Talvez Low-life (1985), pensando que talvez seja o mais experimental deles e pensando que a Nanda está experimentando viver.

“Joguei tudo para o futuro. Lancei as expectativas. Varri as esperanças.” Essa também é uma forma possível de viver da atividade literária no Brasil? Tentar o equilíbrio entre expectativas e esperanças?

Não. Acho que mais do que nunca, precisamos estar no presente, no agora. Precisamos estar juntos para construir alguma possibilidade de futuro melhor. E tenho visto muitos clubes, feiras, festivais e encontros, o que me anima bastante. Podemos deixar o futuro pras nossas ficções, isso é certo! Pensar o futuro ficcionalmente! Mas não podemos jogar nossas esperanças para longe. Elas precisam estar no agora.

Você é doutora em teoria da literatura. Como a teoria literária interferiu na criação de Controle?

Do mesmo modo que muitas outras características ou formações. Evidentemente que as leituras e principalmente pensar sobre as leituras, ler como uma curiosa pesquisadora, ajuda muito. Mas escrever é o exercício mesmo, um exercício constante. Eu trabalho com geografia literária na base, trabalho com gênero, perspectivas feministas e decoloniais, acho que isso vaza um pouco pro texto, mas é porque é um modo de ver a vida. Teoria também constrói nosso modo de pensar o mundo.

Como nascem as suas histórias? De lembranças, de observações ou da imaginação?

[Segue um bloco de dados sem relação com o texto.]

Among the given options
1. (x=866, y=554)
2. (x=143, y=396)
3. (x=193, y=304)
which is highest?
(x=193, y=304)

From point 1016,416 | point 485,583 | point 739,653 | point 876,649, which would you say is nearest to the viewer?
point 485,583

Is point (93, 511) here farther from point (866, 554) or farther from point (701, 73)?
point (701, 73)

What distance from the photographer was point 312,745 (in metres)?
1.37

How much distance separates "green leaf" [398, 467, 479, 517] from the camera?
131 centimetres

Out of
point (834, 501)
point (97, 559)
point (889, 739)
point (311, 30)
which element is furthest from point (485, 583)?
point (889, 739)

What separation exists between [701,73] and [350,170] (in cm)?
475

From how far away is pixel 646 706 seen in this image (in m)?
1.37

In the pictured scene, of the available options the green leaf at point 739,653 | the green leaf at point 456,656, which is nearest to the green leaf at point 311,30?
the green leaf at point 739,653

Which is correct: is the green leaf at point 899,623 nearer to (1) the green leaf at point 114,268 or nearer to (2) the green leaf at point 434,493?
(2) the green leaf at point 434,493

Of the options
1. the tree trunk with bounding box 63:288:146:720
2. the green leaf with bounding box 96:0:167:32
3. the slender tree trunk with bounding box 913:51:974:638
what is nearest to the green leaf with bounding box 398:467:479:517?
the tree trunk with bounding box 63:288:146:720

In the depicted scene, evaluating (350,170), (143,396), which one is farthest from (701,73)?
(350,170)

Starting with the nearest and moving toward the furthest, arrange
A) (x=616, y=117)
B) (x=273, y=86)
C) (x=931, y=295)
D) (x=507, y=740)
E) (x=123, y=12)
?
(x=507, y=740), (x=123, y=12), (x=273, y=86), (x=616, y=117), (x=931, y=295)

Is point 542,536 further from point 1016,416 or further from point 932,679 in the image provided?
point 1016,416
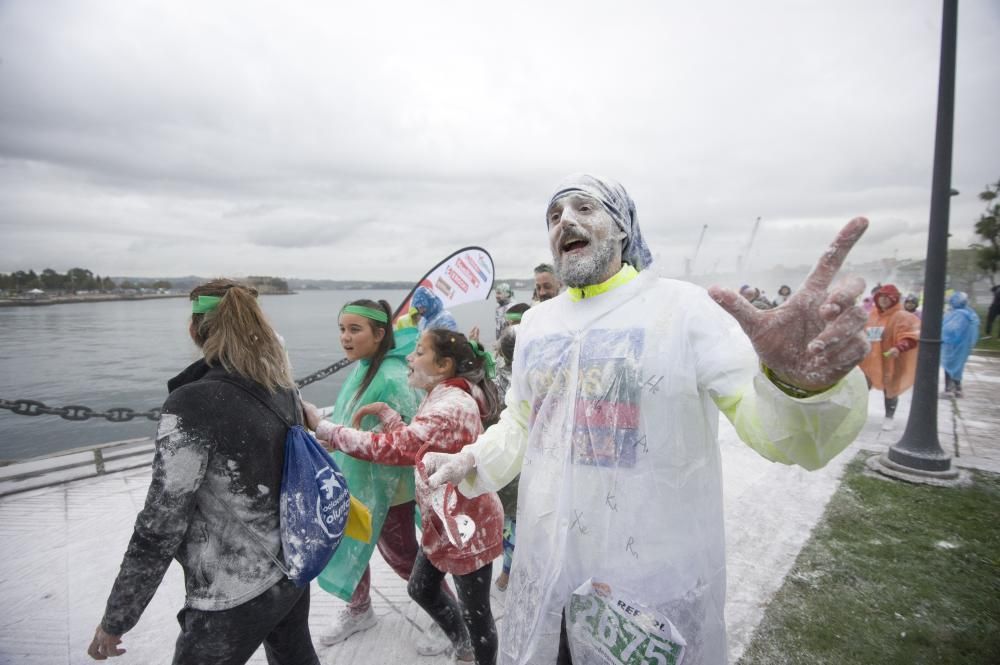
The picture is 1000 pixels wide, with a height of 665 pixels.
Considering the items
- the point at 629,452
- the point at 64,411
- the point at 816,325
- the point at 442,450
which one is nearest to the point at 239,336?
the point at 442,450

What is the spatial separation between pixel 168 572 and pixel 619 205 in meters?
3.94

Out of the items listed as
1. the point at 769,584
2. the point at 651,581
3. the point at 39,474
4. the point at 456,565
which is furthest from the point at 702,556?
the point at 39,474

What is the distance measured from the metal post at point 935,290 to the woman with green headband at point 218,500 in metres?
5.66

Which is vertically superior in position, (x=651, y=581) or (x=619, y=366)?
(x=619, y=366)

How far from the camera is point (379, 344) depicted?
8.91 feet

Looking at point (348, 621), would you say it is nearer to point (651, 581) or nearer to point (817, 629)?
point (651, 581)

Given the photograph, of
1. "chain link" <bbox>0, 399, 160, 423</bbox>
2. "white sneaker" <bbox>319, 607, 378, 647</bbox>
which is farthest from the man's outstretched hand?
"chain link" <bbox>0, 399, 160, 423</bbox>

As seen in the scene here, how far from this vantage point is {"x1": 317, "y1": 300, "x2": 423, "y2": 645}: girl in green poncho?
2441 mm

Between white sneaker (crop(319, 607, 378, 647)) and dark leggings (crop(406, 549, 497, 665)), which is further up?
dark leggings (crop(406, 549, 497, 665))

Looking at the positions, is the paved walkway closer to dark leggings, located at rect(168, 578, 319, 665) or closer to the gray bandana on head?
dark leggings, located at rect(168, 578, 319, 665)

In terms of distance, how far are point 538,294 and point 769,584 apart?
132 inches

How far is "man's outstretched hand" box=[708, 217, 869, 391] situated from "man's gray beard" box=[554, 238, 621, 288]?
53 cm

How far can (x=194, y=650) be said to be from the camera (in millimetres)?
1516

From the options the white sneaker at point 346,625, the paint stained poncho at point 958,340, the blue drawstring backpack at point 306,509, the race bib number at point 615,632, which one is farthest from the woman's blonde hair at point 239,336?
the paint stained poncho at point 958,340
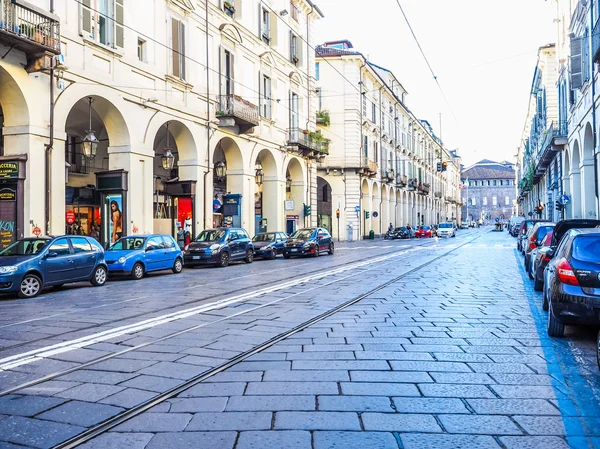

De tudo isso. Uma lembrança, uma peça de arte, uma música, uma cena que observei, algo que alguém contou, um ruído, um gesto. Tudo é matéria, basta empreender o exercício!

TRECHO
(...) Ergui os braços para tomar com as mãos a cabeça de Flávia, puxei seu rosto para perto, nossas peles contrastando sóis, abri a boca dentro dela, nossas línguas se atingindo, a língua estrangeira numa doce invasão de Bárbara. Fechei os olhos. Prazeres desconhecidos. Ouvi todos cantos em coro every time I see you falling I get down on my knees and pray cantei junto, eu nunca mais tinha cantado eu nunca mais tinha cantado, fui abraçada de novo e tudo tomou uma velocidade cósmica.Pulava junto com pessoas que não conhecia. Não dava para não ser. Eu era parte de tudo aquilo. Eu era parte.Meus olhos estavam meio úmidos, mas eu não estava triste, estava contente e um pouco frustrada de ter compreendido agora tudo o que eu poderia ter feito, tudo o que eu sempre poderia ter feito. Mas nunca fiz. Foi uma espécie de iluminação.